This study addresses the challenge of coordinated optimization of electric vehicle (EV) charging and residential energy management for prosumer households with high photovoltaic (PV) penetration but limited battery storage capacity, aiming to alleviate grid stress and support system decarbonization. Using hourly real-world data from 90 German-speaking households over a full year, augmented with synthetic simulations, we comparatively evaluate deep reinforcement learning (DRL), model predictive control (MPC), and rule-based strategies. Our key contribution is the first empirical demonstration that, under low-battery-capacity conditions, DRL significantly improves PV self-consumption (+12.3%) and cost savings (+9.8%) over MPC and rule-based baselines. Critical control levers identified include frequent short-duration EV charging, early grid connection, and prioritized use of PV surplus. Conversely, algorithmic gains vanish as battery capacity increases, thereby empirically delineating the operational boundary of DRL’s effectiveness in residential prosumer energy management.

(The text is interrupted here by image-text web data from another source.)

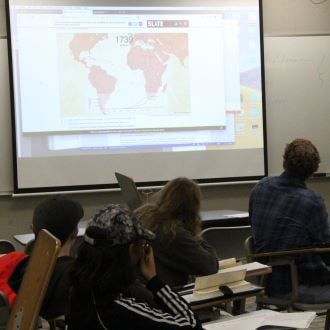 Students sitting in class looking at projections of world maps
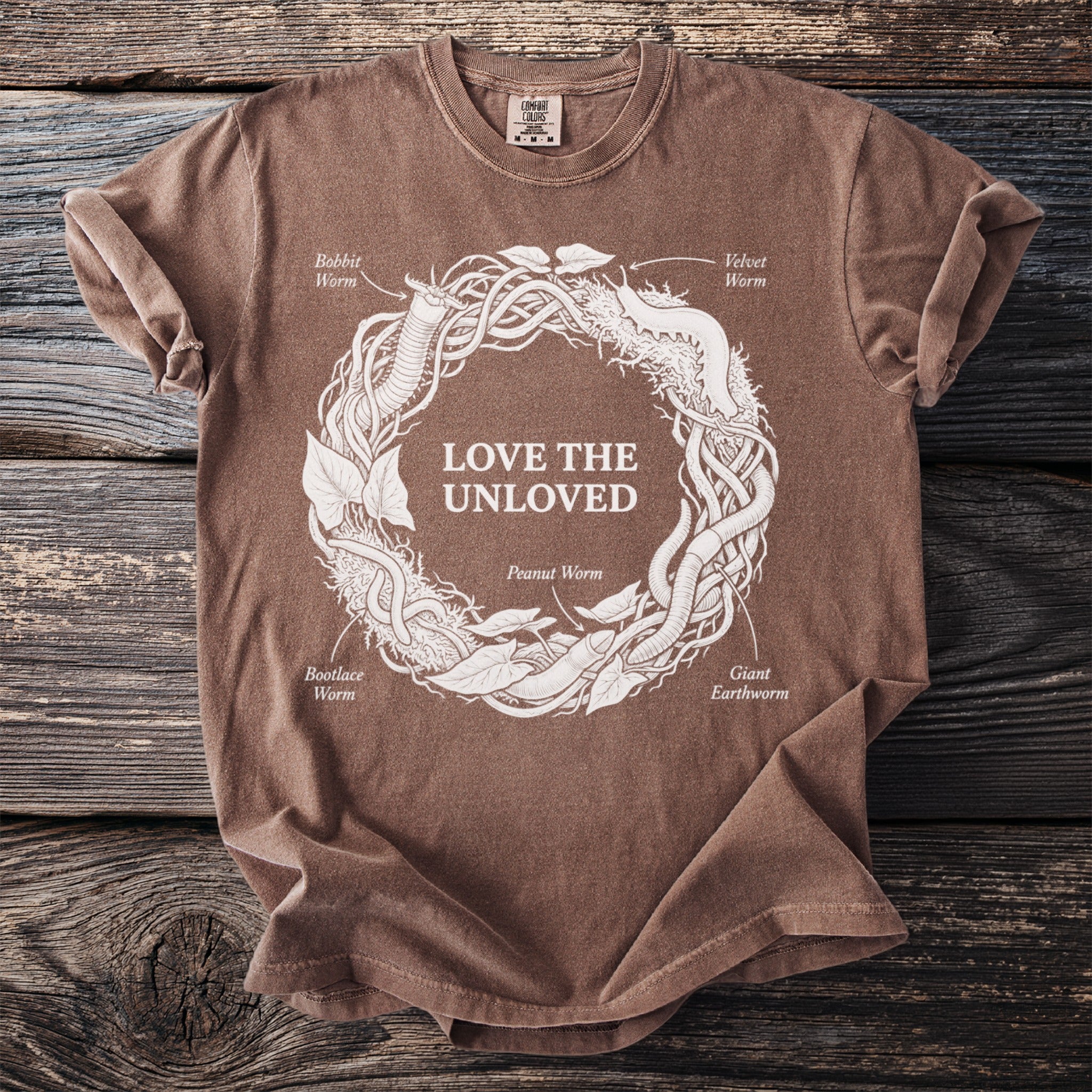 Brown t-shirt with "Love The Unloved" and illustrations of various worms.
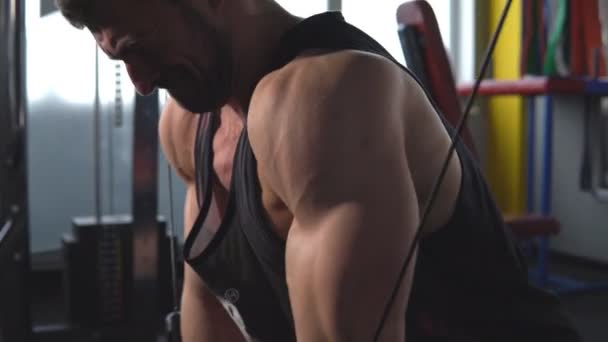 Schöner muskulöser Fitness-Bodybuilder macht Krafttraining für die Brust auf Maschine mit Kabel in der Turnhalle — Stockvideo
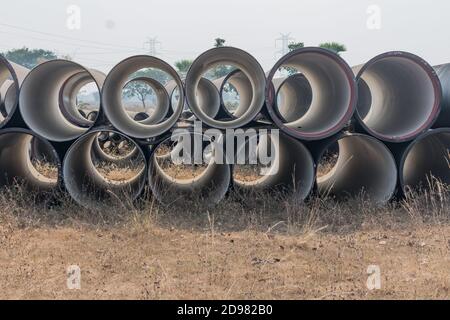 vista laterale dei tubi di ferro duttile immagazzinati in deposito di spazio aperto deposito. Foto Stock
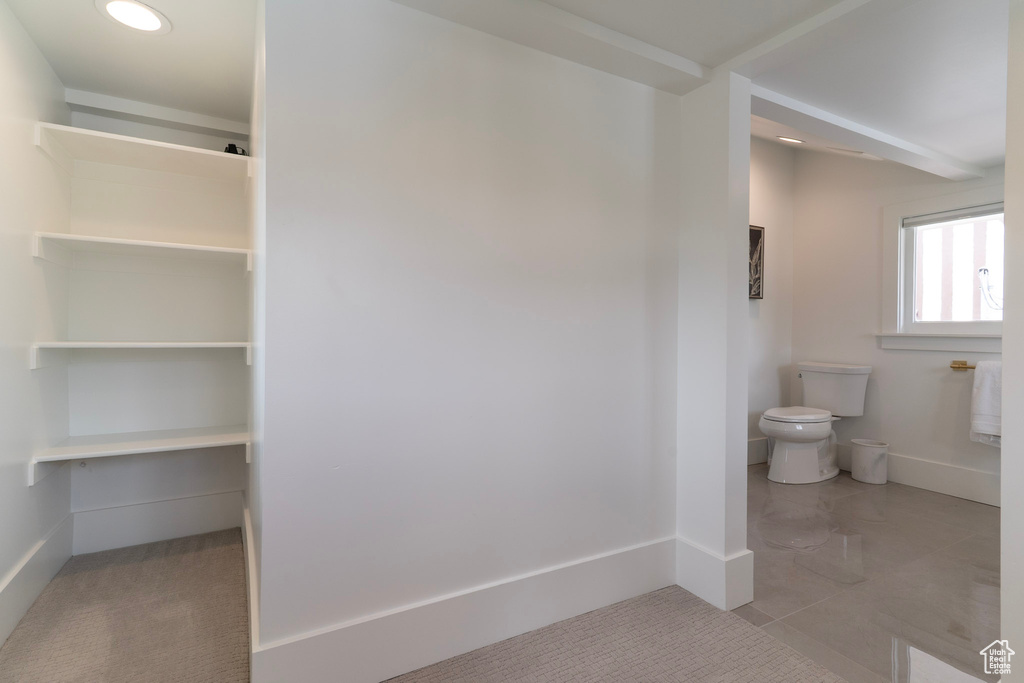 Bathroom featuring toilet and baseboards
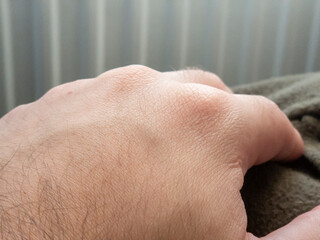 Fototapeta premium Close-up of a hand resting on a soft surface, showcasing skin texture and natural colors in a cozy setting.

Efficient energy management in prosumer households is key to alleviating grid stress in an energy transition marked by electric vehicles (EV), renewable energies and battery storage. However, it is unclear how households optimize prosumer EV charging. Here we study real-world data from 90 households on fixed-rate electricity tariffs in German-speaking countries to investigate the potential of Deep Reinforcement Learning (DRL) and other control approaches (Rule-Based, Model Predictive Control) to manage the dynamic and uncertain environment of Home Energy Management (HEM) and optimize household charging patterns. The DRL agent efficiently aligns charging of EV and battery storage with photovoltaic (PV) surplus. We find that frequent EV charging transactions, early EV connections and PV surplus increase optimization potential. A detailed analysis of nine households (1 hour resolution, 1 year) demonstrates that high battery capacity facilitates self optimization; in this case further algorithmic control shows little value. In cases with relatively low battery capacity, algorithmic control with DRL improves energy management and cost savings by a relevant margin. This result is further corroborated by our simulation of a synthetic household. We conclude that prosumer households with optimization potential would profit from DRL, thus benefiting also the full electricity system and its decarbonization.